Only two reported cases were studied by high resolution array technique. Tan et al. [37] reported a patient with de novo 2.3 Mb 1q32.2 microdeletion, presenting orofacial VWS phenotype. He was otherwise healthy individual, followed up closely for the last 20 years and there was no evidence of cognitive deficit [37]. Gene content shared with our case included PLXNA2 and SYT14 (Fig. 6). Since there was no evidence of cognitive deficit in case of Tan et al. [37], we may only discuss the contribution of PLXNA2 and SYT14 genes to the cognitive phenotype in our case. PLXNA2 mediates signals from two semaphorins (SEMA3 and SEMA6) and plays a role in axon guidance (guiding axonal growth cones), invasive growth and cell migration. Although PLXNA2 HI score is 5.01, the lack of cognitive phenotype in case reported by Tan et al. could be due to incomplete penetrance, as knockout mice for SEMA3 and SEMA6 show the neural abnormalities to some extent.

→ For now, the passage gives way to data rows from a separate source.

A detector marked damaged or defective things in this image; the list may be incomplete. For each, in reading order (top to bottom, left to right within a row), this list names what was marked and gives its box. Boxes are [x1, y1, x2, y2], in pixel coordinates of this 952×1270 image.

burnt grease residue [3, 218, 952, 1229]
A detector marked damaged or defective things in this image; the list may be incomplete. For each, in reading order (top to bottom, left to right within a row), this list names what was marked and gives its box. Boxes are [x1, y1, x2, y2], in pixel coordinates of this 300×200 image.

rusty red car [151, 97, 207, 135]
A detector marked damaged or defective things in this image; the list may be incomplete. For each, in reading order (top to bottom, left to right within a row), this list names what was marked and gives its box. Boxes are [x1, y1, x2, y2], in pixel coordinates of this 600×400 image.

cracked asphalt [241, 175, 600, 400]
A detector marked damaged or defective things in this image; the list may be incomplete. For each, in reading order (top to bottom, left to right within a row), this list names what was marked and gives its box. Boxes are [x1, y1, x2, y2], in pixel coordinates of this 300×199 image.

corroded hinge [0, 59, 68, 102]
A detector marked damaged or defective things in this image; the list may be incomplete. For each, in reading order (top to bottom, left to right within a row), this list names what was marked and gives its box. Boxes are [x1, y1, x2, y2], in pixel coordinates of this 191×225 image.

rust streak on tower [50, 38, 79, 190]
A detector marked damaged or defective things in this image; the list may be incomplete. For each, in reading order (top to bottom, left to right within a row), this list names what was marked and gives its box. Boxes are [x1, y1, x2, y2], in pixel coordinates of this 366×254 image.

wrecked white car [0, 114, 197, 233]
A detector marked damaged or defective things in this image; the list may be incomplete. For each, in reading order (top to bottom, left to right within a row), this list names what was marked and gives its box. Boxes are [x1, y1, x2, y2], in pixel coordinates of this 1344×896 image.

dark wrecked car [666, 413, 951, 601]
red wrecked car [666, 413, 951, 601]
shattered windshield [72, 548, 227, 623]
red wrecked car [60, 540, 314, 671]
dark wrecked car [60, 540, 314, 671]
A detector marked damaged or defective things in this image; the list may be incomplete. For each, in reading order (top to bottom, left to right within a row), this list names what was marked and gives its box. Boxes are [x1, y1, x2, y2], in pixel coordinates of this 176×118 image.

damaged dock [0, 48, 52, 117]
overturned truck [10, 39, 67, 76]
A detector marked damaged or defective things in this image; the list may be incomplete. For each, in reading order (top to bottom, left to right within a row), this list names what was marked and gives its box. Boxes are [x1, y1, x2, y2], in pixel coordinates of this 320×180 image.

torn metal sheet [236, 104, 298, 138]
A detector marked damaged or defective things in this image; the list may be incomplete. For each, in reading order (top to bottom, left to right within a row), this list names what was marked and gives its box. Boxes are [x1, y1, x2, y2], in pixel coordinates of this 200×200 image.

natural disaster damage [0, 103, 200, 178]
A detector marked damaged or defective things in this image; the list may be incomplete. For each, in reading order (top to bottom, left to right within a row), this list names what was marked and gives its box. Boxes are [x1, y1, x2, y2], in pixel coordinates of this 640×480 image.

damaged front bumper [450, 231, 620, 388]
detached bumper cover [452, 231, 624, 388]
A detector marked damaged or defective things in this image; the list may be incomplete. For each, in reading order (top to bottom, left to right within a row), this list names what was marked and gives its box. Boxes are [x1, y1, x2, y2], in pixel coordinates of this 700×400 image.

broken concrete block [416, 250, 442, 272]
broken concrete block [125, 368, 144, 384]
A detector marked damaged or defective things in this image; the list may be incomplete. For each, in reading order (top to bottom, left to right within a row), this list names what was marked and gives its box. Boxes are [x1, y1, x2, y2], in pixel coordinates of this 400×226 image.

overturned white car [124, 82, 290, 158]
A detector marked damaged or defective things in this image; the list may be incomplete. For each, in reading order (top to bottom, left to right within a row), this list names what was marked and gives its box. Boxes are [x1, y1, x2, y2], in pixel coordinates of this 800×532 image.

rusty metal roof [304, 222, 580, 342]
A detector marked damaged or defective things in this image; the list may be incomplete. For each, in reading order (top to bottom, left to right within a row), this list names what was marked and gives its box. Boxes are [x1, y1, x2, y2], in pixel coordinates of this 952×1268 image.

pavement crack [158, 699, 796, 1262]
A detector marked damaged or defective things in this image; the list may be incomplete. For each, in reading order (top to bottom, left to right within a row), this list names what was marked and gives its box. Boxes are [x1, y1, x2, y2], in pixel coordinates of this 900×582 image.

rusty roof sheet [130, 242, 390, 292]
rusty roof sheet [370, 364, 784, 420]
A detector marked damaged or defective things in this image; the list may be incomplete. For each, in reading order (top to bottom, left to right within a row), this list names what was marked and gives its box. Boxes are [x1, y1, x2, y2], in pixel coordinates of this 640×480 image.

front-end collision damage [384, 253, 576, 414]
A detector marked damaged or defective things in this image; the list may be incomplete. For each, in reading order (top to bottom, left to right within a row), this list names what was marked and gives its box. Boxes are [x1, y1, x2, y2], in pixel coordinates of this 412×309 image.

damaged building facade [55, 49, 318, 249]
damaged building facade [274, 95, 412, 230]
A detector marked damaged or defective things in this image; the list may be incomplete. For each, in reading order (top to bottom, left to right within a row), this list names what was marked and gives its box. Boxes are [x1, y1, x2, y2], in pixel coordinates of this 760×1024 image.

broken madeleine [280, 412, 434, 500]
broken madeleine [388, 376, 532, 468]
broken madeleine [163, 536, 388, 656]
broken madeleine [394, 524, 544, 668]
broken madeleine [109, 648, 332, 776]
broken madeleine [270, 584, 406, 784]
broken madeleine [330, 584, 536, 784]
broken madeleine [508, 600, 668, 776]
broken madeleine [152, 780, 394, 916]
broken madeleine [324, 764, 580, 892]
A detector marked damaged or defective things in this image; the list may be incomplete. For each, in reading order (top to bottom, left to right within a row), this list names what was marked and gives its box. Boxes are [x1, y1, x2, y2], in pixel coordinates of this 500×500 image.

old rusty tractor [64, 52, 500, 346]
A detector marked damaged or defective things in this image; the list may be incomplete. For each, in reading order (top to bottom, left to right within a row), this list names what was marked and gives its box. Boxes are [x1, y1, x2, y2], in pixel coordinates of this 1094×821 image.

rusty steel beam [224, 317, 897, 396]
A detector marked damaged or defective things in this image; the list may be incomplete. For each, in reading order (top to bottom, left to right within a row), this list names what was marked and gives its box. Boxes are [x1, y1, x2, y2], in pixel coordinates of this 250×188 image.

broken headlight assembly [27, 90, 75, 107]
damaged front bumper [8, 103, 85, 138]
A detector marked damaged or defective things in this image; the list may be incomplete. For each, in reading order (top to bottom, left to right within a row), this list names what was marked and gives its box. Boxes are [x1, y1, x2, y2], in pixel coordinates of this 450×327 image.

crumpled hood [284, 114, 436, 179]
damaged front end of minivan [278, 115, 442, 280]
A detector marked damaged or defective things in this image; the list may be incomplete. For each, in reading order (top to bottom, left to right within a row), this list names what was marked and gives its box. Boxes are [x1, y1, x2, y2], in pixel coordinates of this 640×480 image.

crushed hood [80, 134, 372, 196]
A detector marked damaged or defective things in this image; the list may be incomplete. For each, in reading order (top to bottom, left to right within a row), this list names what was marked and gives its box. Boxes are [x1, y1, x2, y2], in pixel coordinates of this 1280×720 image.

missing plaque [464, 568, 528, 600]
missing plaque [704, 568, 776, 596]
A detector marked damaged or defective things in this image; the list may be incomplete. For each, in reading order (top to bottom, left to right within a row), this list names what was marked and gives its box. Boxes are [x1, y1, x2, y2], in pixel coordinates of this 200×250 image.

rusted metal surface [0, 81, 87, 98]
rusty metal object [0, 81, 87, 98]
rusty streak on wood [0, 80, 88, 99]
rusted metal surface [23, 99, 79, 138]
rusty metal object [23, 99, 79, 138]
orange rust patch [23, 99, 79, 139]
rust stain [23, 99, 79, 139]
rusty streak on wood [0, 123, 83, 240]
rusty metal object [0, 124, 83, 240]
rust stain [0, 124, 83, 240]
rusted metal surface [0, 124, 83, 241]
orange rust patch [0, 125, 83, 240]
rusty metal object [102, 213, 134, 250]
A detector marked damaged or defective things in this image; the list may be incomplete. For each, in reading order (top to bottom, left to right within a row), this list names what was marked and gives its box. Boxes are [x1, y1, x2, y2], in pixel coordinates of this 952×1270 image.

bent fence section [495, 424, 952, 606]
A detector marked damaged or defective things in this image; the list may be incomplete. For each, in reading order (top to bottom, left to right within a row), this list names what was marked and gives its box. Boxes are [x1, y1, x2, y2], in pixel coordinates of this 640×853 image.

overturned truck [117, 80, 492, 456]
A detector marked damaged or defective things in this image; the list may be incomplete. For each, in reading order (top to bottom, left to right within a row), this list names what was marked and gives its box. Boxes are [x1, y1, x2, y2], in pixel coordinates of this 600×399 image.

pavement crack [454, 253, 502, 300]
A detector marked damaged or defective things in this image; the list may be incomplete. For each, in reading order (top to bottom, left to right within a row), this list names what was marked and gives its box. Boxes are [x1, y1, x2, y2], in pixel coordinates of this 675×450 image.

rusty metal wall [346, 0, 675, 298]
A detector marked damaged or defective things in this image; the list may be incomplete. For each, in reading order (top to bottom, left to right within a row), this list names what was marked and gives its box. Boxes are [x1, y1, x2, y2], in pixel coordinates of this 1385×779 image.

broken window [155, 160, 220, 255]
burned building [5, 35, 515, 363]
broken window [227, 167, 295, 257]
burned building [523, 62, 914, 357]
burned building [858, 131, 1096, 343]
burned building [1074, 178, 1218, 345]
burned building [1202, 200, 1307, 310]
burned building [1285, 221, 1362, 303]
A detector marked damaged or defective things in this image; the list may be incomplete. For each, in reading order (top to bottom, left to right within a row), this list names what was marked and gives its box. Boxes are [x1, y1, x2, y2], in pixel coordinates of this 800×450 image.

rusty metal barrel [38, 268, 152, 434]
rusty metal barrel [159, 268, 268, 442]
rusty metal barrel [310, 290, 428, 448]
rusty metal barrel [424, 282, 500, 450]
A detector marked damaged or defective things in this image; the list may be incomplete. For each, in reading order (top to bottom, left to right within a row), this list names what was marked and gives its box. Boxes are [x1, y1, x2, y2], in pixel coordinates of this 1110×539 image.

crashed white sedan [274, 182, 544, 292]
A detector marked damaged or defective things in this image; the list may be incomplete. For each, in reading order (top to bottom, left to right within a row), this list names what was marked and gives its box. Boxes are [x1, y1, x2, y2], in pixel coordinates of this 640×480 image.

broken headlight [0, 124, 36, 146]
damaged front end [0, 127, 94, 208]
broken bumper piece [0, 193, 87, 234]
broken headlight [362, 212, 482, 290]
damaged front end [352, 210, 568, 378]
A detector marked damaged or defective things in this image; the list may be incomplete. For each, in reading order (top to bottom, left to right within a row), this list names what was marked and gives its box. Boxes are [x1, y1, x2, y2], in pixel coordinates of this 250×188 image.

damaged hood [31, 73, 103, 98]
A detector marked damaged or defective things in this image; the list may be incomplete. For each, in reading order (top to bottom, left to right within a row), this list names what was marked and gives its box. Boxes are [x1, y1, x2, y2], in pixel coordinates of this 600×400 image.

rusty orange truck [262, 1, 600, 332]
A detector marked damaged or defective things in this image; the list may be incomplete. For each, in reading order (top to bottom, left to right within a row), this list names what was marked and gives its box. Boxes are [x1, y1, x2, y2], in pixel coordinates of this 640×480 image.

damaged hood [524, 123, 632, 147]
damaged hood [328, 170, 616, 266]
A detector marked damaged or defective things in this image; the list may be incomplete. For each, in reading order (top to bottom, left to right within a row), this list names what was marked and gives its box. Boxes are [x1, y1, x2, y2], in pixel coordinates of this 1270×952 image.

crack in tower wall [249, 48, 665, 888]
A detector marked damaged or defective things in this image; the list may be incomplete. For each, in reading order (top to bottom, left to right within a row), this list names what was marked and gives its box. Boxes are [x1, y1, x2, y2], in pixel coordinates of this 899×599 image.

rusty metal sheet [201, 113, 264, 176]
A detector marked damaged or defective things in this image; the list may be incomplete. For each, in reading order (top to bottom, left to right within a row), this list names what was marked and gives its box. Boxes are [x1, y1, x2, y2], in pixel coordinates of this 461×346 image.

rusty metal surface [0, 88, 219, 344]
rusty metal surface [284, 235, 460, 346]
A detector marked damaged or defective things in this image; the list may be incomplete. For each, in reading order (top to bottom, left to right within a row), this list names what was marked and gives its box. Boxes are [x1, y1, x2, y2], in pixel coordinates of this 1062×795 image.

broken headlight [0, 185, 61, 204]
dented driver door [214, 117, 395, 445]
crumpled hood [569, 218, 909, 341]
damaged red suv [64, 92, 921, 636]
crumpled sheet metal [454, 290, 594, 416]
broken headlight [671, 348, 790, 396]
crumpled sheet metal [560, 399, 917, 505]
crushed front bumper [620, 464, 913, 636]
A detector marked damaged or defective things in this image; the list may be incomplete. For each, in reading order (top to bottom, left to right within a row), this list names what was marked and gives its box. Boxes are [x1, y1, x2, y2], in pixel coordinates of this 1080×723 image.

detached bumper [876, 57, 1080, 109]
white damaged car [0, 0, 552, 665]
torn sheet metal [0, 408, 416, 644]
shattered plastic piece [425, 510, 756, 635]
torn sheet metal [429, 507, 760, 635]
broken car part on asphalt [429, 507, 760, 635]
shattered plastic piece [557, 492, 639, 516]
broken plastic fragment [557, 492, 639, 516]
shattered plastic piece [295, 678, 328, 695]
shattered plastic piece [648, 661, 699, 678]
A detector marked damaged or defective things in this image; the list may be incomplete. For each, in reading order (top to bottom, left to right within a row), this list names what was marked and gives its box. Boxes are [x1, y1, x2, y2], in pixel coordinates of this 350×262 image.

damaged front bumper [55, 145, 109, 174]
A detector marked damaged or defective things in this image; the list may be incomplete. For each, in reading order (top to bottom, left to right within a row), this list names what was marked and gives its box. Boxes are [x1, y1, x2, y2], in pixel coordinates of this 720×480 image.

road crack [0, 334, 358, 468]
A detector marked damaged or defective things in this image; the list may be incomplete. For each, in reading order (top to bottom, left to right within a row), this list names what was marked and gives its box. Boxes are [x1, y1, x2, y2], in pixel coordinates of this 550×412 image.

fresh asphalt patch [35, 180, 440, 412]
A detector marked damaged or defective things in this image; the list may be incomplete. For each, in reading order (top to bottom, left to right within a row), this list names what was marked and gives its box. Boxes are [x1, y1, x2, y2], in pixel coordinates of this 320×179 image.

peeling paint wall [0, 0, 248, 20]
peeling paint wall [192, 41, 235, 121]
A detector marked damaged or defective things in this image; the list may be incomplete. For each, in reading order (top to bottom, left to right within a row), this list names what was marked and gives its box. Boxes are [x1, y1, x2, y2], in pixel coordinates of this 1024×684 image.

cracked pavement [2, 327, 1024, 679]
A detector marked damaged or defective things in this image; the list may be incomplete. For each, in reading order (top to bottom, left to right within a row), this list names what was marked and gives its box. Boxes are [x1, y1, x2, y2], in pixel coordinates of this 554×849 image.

It is possible that plexin-semaphorn diversity and brain “plasticity” could prenatally compensate for PLXNA2 haploinsufficiency, meaning that a signal transduction of SEMA3 and SEMA6 could go via other receptors during neurodevelopment. SYT14 is expressed prenatally, has HI score of 18.19, and has a role in prenatal neurotransmission. In case of Tan et al. [37] distal breakpoint is disrupting SYT14, so the haploid state might possibly be sufficient for the normal development. The second case studied with CMA, was a 22-month-old baby presenting with a 2.98 Mb deletion in 1q32.2–q32.3 region, who in addition to VWS, displayed developmental delay and dysmorphism [36]. KCNH1 and RCOR3 genes were the only two deleted genes enriched in human brain and overlapped with present case (Fig. 6). Mutations in aforementioned KCNH1 gene are responsible for two syndromes, the Temple-Baraitser (MIM 611816) and Zimmermann-Laband (MIM 135500) syndrome 1, both being developmental disorders characterized by severe cognitive and physical abnormalities (Table 1.). RCOR3 gene important for restricting the neural features to neuron has HI score of 13.05 and is prenatally expressed. Taking into account the above mentioned facts, KCNH1 and ROCR3 are good candidate genes whose haploinsufficiency may be liable for severe cognitive deficit combined with dysmorphism.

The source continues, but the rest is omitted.